L'arrivo al Napoli e il primo gol in Serie A: “Uniamo il supermercato, Calimero ed Edmundo, penso al primo gol in Serie A. In quel momento mi sentivo la persona più forte del mondo: la prima rete in A di fianco a uno dei miei idoli nel calcio. Un anno prima lo guardavo giocare dal Brasile non ero nessuno. Un anno dopo, una foto dove lo porto sulle spalle. All’epoca era lo Stadio San Paolo, dove hanno giocato Maradona e Careca… Mi spiego? In squadra c’era anche Pecchia. Io ero piccolo, un ragazzino. Si vedeva che lui avesse dentro questa cosa di fare l’allenatore. Oggi sta facendo bene, sta facendo tanto. Io sono molto felice per lui, è stato fra coloro che mi hanno sempre rispettato nonostante avessi 19 anni. Mi ha sempre fatto sentire tranquillo”.

Il legame col Palermo e un aneddoto speciale: “Per Palermo ho un affetto speciale. Sono stati due anni intensi, sono cresciuto molto. Mi ha dato l’opportunità di arrivare alla Juve. L’affetto che hanno per me è assurdo. Sono tornato dopo tanti anni a Palermo per l’inaugurazione del centro sportivo e pensavo non mi mancasse il calcio. Tuttavia quando ho messo il piede in campo, per la prima volta dopo aver smesso di giocare, mi è venuta voglia di scendere di nuovo in campo. Mio figlio mi ha detto che non mi aveva mai visto così. È l’aria di Palermo che mi lascia così, gli ho risposto”. 

Sulla Juventus: “Alla Juve non c’era una società dietro i calciatori e i nuovi acquisti abbiamo pagato. Amauri, Felipe Melo, Diego… poi dopo che sono rientrati i signori Agnelli, è cambiata la cosa, ma già non ero più nel gruppo e sono andato a Firenze. Proprio lì ho segnato il gol contro il Milan che ha dato alla Juve la possibilità di vincere lo scudetto. Io con Conte non ho mai avuto un problema. Per quello che mi riguarda, quando era alla Juventus, mi voleva in squadra, ma la società mi aveva messo fuori. Vedeva tutti i miei allenamenti e mi parlava sempre. Non mi ha mai mancato di rispetto. Mi ha voluto ma non poteva”.

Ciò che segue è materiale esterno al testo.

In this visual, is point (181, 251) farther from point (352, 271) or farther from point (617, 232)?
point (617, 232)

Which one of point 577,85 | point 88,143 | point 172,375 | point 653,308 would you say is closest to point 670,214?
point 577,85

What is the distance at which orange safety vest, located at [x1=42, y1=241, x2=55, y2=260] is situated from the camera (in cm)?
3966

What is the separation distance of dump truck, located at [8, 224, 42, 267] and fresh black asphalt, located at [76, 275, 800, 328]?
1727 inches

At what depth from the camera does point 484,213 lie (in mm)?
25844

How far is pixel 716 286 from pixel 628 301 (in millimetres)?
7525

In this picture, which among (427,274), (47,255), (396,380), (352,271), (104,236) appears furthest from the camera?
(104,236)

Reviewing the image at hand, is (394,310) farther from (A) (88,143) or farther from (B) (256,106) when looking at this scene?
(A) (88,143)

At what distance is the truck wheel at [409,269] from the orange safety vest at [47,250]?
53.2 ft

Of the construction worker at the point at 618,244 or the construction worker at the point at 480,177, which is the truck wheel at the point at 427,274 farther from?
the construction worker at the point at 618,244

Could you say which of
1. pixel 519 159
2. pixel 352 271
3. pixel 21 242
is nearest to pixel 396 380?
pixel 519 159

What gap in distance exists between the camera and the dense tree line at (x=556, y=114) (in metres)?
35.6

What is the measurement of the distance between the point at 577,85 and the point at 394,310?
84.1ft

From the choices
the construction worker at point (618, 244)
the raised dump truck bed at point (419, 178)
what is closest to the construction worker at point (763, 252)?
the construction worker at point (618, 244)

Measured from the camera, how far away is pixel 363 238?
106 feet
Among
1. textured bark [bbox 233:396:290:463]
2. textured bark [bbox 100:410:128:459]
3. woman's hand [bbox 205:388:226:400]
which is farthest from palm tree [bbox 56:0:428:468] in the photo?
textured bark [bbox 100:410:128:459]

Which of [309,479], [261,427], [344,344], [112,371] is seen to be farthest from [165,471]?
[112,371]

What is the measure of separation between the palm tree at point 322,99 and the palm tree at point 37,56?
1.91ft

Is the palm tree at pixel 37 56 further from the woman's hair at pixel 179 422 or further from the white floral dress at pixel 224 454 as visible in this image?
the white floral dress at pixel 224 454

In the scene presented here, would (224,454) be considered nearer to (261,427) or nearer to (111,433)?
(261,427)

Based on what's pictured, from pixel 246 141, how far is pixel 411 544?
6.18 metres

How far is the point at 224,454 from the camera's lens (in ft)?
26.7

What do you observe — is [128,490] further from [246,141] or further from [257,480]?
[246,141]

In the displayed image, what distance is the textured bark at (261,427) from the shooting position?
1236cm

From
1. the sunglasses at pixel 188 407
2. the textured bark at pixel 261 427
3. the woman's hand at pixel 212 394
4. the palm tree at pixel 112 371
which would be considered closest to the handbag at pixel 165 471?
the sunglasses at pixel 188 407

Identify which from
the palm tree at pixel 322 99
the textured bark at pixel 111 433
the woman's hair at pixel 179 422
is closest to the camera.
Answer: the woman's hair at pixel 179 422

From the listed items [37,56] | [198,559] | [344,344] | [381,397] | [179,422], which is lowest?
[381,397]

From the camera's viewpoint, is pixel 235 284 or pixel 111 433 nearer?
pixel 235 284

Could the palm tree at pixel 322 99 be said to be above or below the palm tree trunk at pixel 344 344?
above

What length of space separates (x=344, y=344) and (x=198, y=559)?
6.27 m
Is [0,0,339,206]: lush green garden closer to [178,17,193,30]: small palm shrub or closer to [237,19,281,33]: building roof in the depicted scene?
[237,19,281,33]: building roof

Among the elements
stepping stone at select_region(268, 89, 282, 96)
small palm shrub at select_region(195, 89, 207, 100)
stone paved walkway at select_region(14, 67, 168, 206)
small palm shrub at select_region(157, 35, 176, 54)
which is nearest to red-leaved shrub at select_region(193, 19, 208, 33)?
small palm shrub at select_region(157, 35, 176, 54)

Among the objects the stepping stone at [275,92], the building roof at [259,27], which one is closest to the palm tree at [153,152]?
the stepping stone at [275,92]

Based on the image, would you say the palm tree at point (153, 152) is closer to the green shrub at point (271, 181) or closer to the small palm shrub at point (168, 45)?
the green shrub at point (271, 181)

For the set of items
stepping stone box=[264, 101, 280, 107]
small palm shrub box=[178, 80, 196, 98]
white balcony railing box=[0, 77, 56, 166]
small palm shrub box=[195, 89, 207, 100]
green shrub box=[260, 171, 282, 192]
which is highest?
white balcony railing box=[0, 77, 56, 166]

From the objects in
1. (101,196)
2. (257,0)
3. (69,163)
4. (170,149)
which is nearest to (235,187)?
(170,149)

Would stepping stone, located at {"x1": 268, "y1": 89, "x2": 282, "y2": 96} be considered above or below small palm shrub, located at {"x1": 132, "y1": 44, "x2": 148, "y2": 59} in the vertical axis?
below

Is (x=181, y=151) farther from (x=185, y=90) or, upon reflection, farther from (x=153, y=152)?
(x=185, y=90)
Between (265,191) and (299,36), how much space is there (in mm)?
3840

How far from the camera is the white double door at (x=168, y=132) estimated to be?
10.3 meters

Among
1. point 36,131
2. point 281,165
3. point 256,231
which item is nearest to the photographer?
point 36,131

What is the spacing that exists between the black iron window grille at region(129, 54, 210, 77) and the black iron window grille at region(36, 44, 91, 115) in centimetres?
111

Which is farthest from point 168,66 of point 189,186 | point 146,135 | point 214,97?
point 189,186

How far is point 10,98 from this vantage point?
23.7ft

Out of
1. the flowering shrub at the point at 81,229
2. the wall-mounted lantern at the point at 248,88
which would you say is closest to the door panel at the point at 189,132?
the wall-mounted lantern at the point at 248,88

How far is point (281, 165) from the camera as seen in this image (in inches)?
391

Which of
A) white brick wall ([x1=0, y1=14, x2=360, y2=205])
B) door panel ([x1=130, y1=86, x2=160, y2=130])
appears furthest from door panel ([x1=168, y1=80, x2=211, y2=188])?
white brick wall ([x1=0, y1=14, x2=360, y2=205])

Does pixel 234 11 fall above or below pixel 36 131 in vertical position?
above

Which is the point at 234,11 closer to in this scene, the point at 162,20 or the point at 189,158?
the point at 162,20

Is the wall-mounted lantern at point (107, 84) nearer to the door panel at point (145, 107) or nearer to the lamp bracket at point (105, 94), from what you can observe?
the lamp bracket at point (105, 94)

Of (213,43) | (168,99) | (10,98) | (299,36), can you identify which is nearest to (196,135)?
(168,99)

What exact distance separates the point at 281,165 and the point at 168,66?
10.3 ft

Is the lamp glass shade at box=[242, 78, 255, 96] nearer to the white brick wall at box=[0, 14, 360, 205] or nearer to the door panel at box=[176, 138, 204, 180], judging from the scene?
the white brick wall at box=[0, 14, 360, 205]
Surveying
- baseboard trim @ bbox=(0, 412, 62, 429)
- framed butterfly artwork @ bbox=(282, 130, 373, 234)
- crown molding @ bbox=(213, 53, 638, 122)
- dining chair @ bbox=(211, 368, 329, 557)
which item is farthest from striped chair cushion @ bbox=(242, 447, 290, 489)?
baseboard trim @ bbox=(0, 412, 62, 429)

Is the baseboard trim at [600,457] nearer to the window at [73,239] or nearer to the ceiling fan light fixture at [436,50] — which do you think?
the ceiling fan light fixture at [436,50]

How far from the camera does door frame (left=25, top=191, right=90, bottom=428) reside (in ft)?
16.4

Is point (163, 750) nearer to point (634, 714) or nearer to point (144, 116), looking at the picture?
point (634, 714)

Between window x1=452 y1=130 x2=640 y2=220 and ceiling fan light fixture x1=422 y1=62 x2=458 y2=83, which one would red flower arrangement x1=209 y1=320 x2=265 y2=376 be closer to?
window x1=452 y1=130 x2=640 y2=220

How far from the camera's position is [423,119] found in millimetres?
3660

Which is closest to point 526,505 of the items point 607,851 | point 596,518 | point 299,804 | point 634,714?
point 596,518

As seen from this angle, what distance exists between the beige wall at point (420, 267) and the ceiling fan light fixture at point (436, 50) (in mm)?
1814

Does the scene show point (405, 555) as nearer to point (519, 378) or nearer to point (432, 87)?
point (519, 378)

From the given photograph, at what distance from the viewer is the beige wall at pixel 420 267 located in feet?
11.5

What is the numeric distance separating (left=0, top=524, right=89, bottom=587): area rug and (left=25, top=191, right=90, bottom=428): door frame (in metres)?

Le lacrime per la Nazionale: “Quando ho accettato l'Italia, è arrivato il passaporto e mi ha chiamato Prandelli. Avevo appena compiuto 30 anni. Sono andato da Torino a Firenze con l’autista e per tutti il tragitto ho pianto in auto. Mi viene ancora l’emozione a pensarci, perché ciò rappresentava tutto quello che avevo vissuto per arrivare lì: il supermercato, Calimero, il Napoli quando sono arrivato, Piacenza, Messina, Chievo Verona, Palermo, la Juventus… in quel momento pensavo a miei genitori e ai sacrifici che hanno fatto perché arrivassi lì. Ogni volta che ci pensavo piangevo, l’autista non mi ha detto nulla ma mi vedeva, perché ricordavo tutto questo e piangevo”.